### Your goal
Transcribe the entries below exactly; leave every image out.

### Records of spatial reasoning questions
- - -
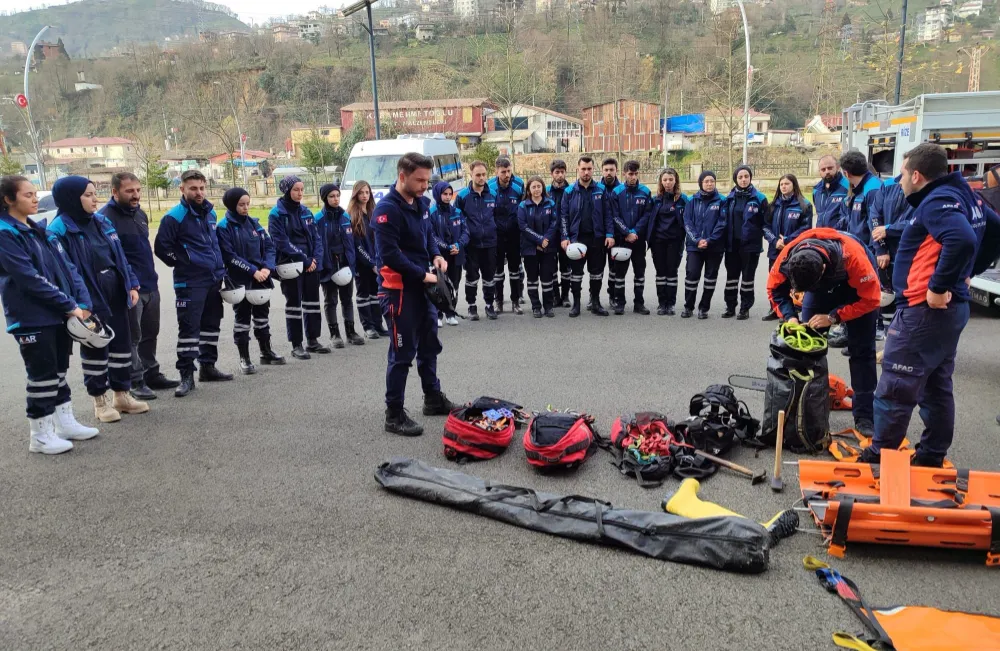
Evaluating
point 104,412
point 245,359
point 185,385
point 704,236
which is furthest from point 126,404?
point 704,236

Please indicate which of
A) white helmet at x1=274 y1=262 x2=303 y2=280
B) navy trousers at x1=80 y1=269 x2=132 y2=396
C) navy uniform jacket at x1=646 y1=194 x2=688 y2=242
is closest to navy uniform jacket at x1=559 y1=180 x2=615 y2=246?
navy uniform jacket at x1=646 y1=194 x2=688 y2=242

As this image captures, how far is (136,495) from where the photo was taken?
4.18m

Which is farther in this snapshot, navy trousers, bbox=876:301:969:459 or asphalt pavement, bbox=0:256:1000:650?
navy trousers, bbox=876:301:969:459

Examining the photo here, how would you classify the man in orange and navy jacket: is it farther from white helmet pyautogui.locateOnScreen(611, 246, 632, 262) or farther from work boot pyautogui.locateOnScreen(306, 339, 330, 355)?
work boot pyautogui.locateOnScreen(306, 339, 330, 355)

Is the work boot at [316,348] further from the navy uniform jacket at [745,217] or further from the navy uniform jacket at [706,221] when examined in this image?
the navy uniform jacket at [745,217]

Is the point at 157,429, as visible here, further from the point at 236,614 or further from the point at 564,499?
the point at 564,499

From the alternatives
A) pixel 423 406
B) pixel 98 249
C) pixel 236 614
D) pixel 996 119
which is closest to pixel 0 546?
pixel 236 614

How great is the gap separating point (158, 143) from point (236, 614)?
9910cm

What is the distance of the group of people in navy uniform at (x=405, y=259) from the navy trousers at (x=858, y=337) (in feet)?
0.04

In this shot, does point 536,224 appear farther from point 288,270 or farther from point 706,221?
point 288,270

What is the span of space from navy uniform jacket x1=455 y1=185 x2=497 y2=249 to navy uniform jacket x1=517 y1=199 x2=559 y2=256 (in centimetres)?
42

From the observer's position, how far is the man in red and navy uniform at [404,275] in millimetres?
5027

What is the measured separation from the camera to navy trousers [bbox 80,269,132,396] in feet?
17.7

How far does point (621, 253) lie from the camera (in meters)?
8.85
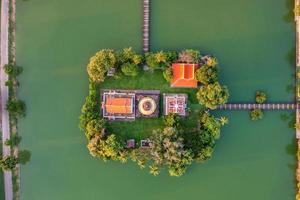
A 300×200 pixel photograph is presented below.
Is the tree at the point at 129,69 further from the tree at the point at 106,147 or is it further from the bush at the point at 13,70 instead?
the bush at the point at 13,70

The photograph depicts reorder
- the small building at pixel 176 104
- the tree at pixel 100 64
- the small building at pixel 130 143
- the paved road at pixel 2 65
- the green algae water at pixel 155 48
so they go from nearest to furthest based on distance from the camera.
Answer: the tree at pixel 100 64 → the small building at pixel 176 104 → the small building at pixel 130 143 → the green algae water at pixel 155 48 → the paved road at pixel 2 65

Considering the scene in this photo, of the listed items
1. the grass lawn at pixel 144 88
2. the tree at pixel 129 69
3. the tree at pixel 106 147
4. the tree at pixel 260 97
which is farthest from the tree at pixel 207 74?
the tree at pixel 106 147

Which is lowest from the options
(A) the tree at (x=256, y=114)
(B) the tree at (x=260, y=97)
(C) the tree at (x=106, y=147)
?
(C) the tree at (x=106, y=147)

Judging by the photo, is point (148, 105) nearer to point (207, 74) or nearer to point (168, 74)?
point (168, 74)

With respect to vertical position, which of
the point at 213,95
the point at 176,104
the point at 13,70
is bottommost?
the point at 176,104

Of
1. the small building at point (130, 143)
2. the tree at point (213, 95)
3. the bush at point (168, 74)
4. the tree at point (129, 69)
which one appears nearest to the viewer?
the tree at point (213, 95)

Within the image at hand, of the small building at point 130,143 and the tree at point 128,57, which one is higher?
the tree at point 128,57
- - -
### Solved exercise
Evaluating
point 104,412
point 245,359
point 185,385
point 704,236
which is furthest from point 126,404?
point 704,236

Please indicate which of
A) white helmet at x1=274 y1=262 x2=303 y2=280
B) navy trousers at x1=80 y1=269 x2=132 y2=396
C) navy uniform jacket at x1=646 y1=194 x2=688 y2=242
is closest to navy uniform jacket at x1=559 y1=180 x2=615 y2=246?
navy uniform jacket at x1=646 y1=194 x2=688 y2=242

As this image captures, how far is (136,495) from where the photo was taken?
4.18m

Which is farther in this snapshot, navy trousers, bbox=876:301:969:459 or asphalt pavement, bbox=0:256:1000:650?
navy trousers, bbox=876:301:969:459

Examining the photo here, how would you classify the man in orange and navy jacket: is it farther from white helmet pyautogui.locateOnScreen(611, 246, 632, 262) or farther from work boot pyautogui.locateOnScreen(306, 339, 330, 355)?
work boot pyautogui.locateOnScreen(306, 339, 330, 355)

Is the work boot at [316,348] further from the navy uniform jacket at [745,217] or further from the navy uniform jacket at [706,221] when examined in this image?
the navy uniform jacket at [745,217]

Is the point at 157,429, as visible here, further from the point at 236,614 or further from the point at 564,499?
the point at 564,499

From the alternatives
A) pixel 423 406
B) pixel 98 249
C) pixel 236 614
D) pixel 996 119
which is closest to pixel 0 546?
pixel 236 614

How great is the gap separating point (158, 143) from point (236, 614)?
9910cm

What is the distance of the group of people in navy uniform at (x=405, y=259) from the navy trousers at (x=858, y=337) (in feet)?
0.04

In this shot, does point 536,224 appear farther from point 288,270 or farther from point 706,221?
point 288,270

What is the span of space from navy uniform jacket x1=455 y1=185 x2=497 y2=249 to navy uniform jacket x1=517 y1=199 x2=559 y2=256 (in centimetres)?
42

From the observer's position, how far is the man in red and navy uniform at [404,275] in millimetres?
5027

What is the measured separation from the camera to navy trousers [bbox 80,269,132,396] in feet?
17.7

How far does point (621, 253) lie from the camera (in meters)?
8.85
A 300×200 pixel photograph is presented below.
Is the tree at the point at 129,69 further from the tree at the point at 106,147 or is it further from the bush at the point at 13,70 instead?
the bush at the point at 13,70

The photograph depicts reorder
- the small building at pixel 176 104
- the tree at pixel 100 64
- the small building at pixel 130 143
- the paved road at pixel 2 65
- the green algae water at pixel 155 48
so they go from nearest to furthest based on distance from the camera.
Answer: the tree at pixel 100 64 → the small building at pixel 176 104 → the small building at pixel 130 143 → the green algae water at pixel 155 48 → the paved road at pixel 2 65

Considering the scene in this photo, of the listed items
1. the grass lawn at pixel 144 88
2. the tree at pixel 129 69
3. the tree at pixel 106 147
4. the tree at pixel 260 97
which is farthest from the tree at pixel 207 74?
the tree at pixel 106 147

Which is lowest from the options
(A) the tree at (x=256, y=114)
(B) the tree at (x=260, y=97)
(C) the tree at (x=106, y=147)
?
(C) the tree at (x=106, y=147)

Judging by the photo, is point (148, 105) nearer to point (207, 74) or nearer to point (168, 74)?
point (168, 74)

With respect to vertical position, which of
the point at 213,95
the point at 176,104
the point at 13,70
is bottommost?
the point at 176,104

Of
1. the small building at point (130, 143)
2. the tree at point (213, 95)
3. the bush at point (168, 74)
4. the tree at point (129, 69)
which one appears nearest to the viewer?
the tree at point (213, 95)

Within the image at hand, of the small building at point 130,143 and the tree at point 128,57, which one is higher?
the tree at point 128,57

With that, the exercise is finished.